▶ [Problems and tasks]
1) List every distinct username that posts a comment in the thread on CSV files and Excel.
2) In the thread on CSV files and Excel, how many distinct date formats did disgruntledphd2's "CSV" contain?
3) Pick up the thread on CSV files and Excel after its last comment.

Obviously that wouldn't work for CSVs with different structures, but can be effective in the workplace in certain scenarios.

disgruntledphd2 · 2024-08-14T16:39:26 1723653566

As long as a human didn't generate the file, all things can be automated.

However, if you ever have the misfortune of dealing with human generated files (particularly Excels) then you will suffer much pain and loss.

I once had to deal with a "CSV" which had not one, not two but 6(!) distinct date formats in the same file. Life as a data scientist kinda sucks sometimes :shrug:.

hyperman1 · 2024-08-15T08:29:50 1723710590

Before 2010 and UTF-8 everywhere , I regularly had the misfortune of dealing with multi encoding CSVs. Someone got CSVs from multiple sources and catted them together. One source uses ISO 8859-1, another -15, another UTF-8, sometimes a greek or russian or even ebcdic was in there. Fun trying to guess where one stopped and the other begun . Of course, none of them were consistent crlf or escape wise.

Aniket-N · 2024-08-15T01:38:00 1723685880

This is some next level response where Excel is called a “broken tool”. You may not agree with their choices or design or anything else. But calling the entirety of the product isn’t making a strong case towards the prior point.

solarkraft · 2024-08-14T19:44:36 1723664676

“Just be in control” is unfortunately bad advice when you’re … not in control.

TheCleric · 2024-08-14T22:09:56 1723673396

I don't think the advice is "Just be in control" as much as "Acknowledge you're not in control most of the time."

Freak_NL · 2024-08-14T11:32:13 1723635133

Importing data generated from Excel: don't, or force RFC 4180-compliant CSV data.

Exporting data into Excel: provide RFC 4180-compliant CSV data, or just generate minimal XLSX files.

Most Excel users generally don't export to CSV (or practice any data sanity conventions); they seem to believe XLSX is a perfectly fine data exchange format for automated use. (“Oh the import broke? I just added an empty row above the headers, because it looked sloppy.”) Those that do understand that automated data processing means you need to be stricter in what you do in the sheet you are exporting tend to understand how to export proper CSV's from Excel as well.

ahmeneeroe-v2 · 2024-08-14T22:40:01 1723675201

>Those that do understand that automated data processing means you need to be stricter in what you do in the sheet you are exporting tend to understand how to export proper CSV's from Excel as well

exactly right

funcDropShadow · 2024-08-15T10:02:39 1723716159

Do you have some recommendations or references about getting data properly out of Excel. I usually avoid using Excel alltogether if possible. But, obviously that is not always an option.

ahmeneeroe-v2 · 2024-08-14T22:38:50 1723675130

As someone who has excel open all-day every-day: I don't think excel-employees are "producing" data. We are ingesting CSVs/XLSXs, performing modeling/analysis, and then saving as an XLSX.

I don't know anyone who is saving a CSV unless it is the final model output and another system (e.g. TM1) can only ingest the CSV.

If I accidentally save a spreadsheet as a CSV it is a bad day since I probably lost all my formatting, formulas, and additional tabs.

▶ [Stored data]
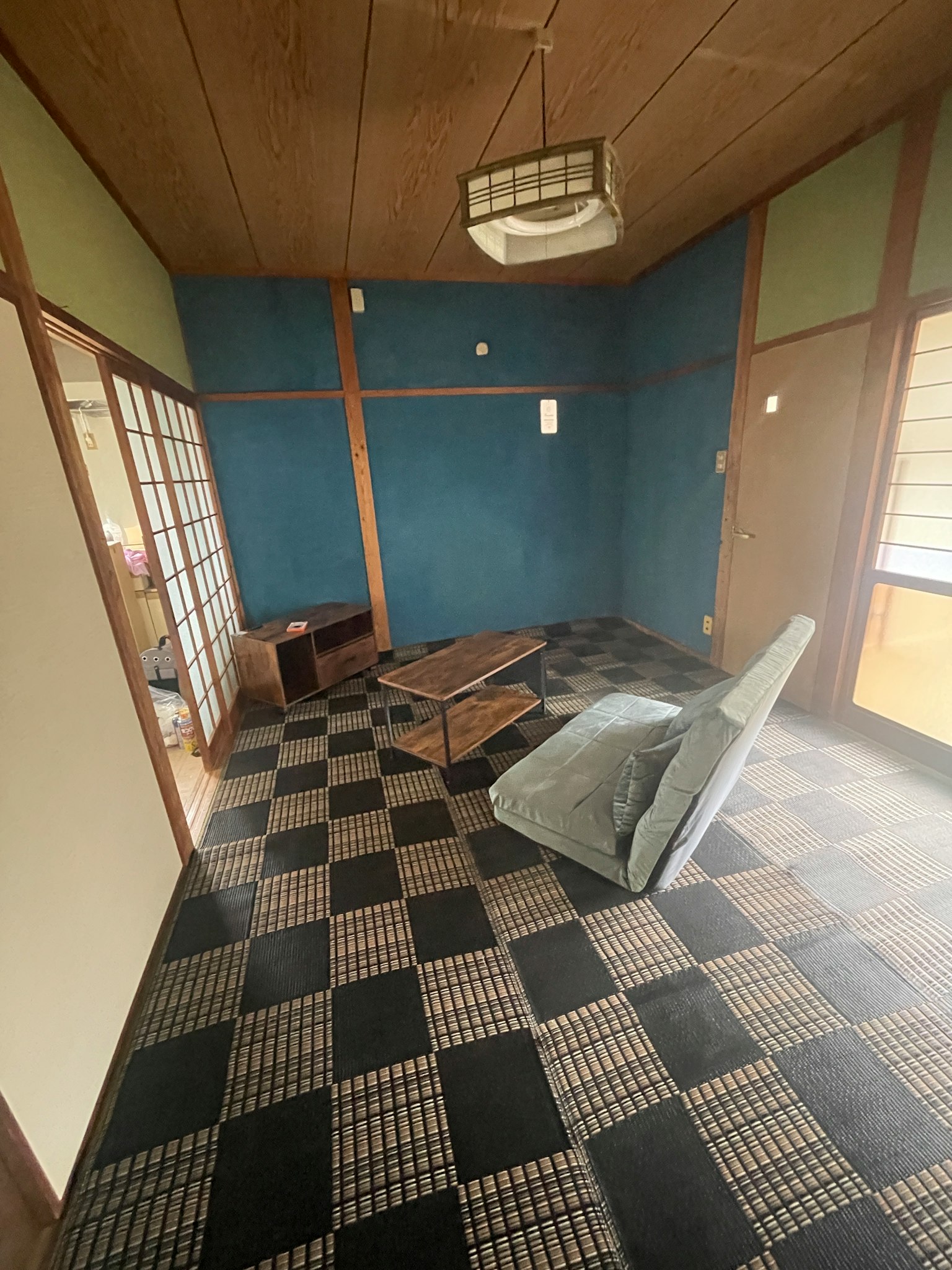 Intérieur d'une pièce japonaise avec des murs bleus et un sol à carreaux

▶ [Exercise responses]
1)
disgruntledphd2
hyperman1
Aniket-N
solarkraft
TheCleric
Freak_NL
ahmeneeroe-v2
funcDropShadow

2) Six.

3)
Kon-Peki · 2024-08-14T12:26:49 1723638409

> Excel

If you’re deep in the Excel world, chances are extremely high that you also have access to SSMS, which has a really, really good data import tool that makes short work of nasty CSV files. The output of this tool doesn’t even have to be SQL Server, it will use any ODBC driver you’ve got installed; you can send the data to Excel or even a new, properly formatted CSV.

And if you want a repeatable package, there is always SSIS.

Look, I would never recommend anyone jump into the Microsoft ecosystem. But when in Rome, do as the Romans do.

disgruntledphd2 · 2024-08-14T16:40:17 1723653617

> If you’re deep in the Excel world, chances are extremely high that you also have access to SSMS,

Can you provide more information about this?

Like, I'd reinstall windows if this would actually work on messy excel/CSV data.

Kon-Peki · 2024-08-14T18:42:30 1723660950

There is a screenshot here [1]. The trick is to choose the generic "import data" task rather than "import flat file". Then you have a wizard that lets you play around with the specifications, change things up, look at the errors, go back to tweak things, go forwards to try again, etc. The only improvement I can think of is if you could save what you did as a standalone SSIS package (or whatever).

[1] https://www.mssqltips.com/sqlservertutorial/9248/import-and-...

rcxdude · 2024-08-15T04:36:25 1723696585

Can you get DSVs out of Excel? If not, it's kinda moot.

im3w1l · 2024-08-14T11:22:37 1723634557

How does DSV solve Excel compatibility?

teddyh · 2024-08-14T12:58:32 1723640312

If you have to use Excel, you have to produce whatever data Excel produces. It all depends on what (explicit or implicit) contracts you have in place with whoever is to consume the data which you produce.

NikkiA · 2024-08-14T17:36:40 1723657000

Most likely the easiest solution is to use a python library to read the excel file, and another to export the RFC-compliant data.

jgalt212 · 2024-08-15T00:38:51 1723682331

Where does Excel fall down when exporting CSVs?

usrbinbash · 2024-08-14T11:21:49 1723634509

I can just not use Excel :-)

renewiltord · 2024-08-14T16:10:23 1723651823

Looking it up, using a custom delimited format in Excel is near impossible https://superuser.com/questions/733462/can-ms-excel-use-non-...

So this solution is not going to work for Excel either.

usrbinbash · 2024-08-14T11:10:35 1723633835

> CSVs are kinda bad.

Not really.

What's bad is when people keep insisting on coming up with new and amazing CSV dialects.

https://www.ietf.org/rfc/rfc4180.txt is very clear about what CSV files are supposed to look like, and the fact that people keep ignoring this for whatever reason, is not the formats problem.

And no, "using another format" is not a solution to this. Because: I can just invent a new DSV dialect. Or a JSON dialect. Or a dialect where the field separator is "0xFF00FF00" and the row separator is the string `DECAFCOFFEE` encoded in EBCDIC, all other characters have to be UTF-32, except for a, b and f, which also need to be EBCDIC encoded.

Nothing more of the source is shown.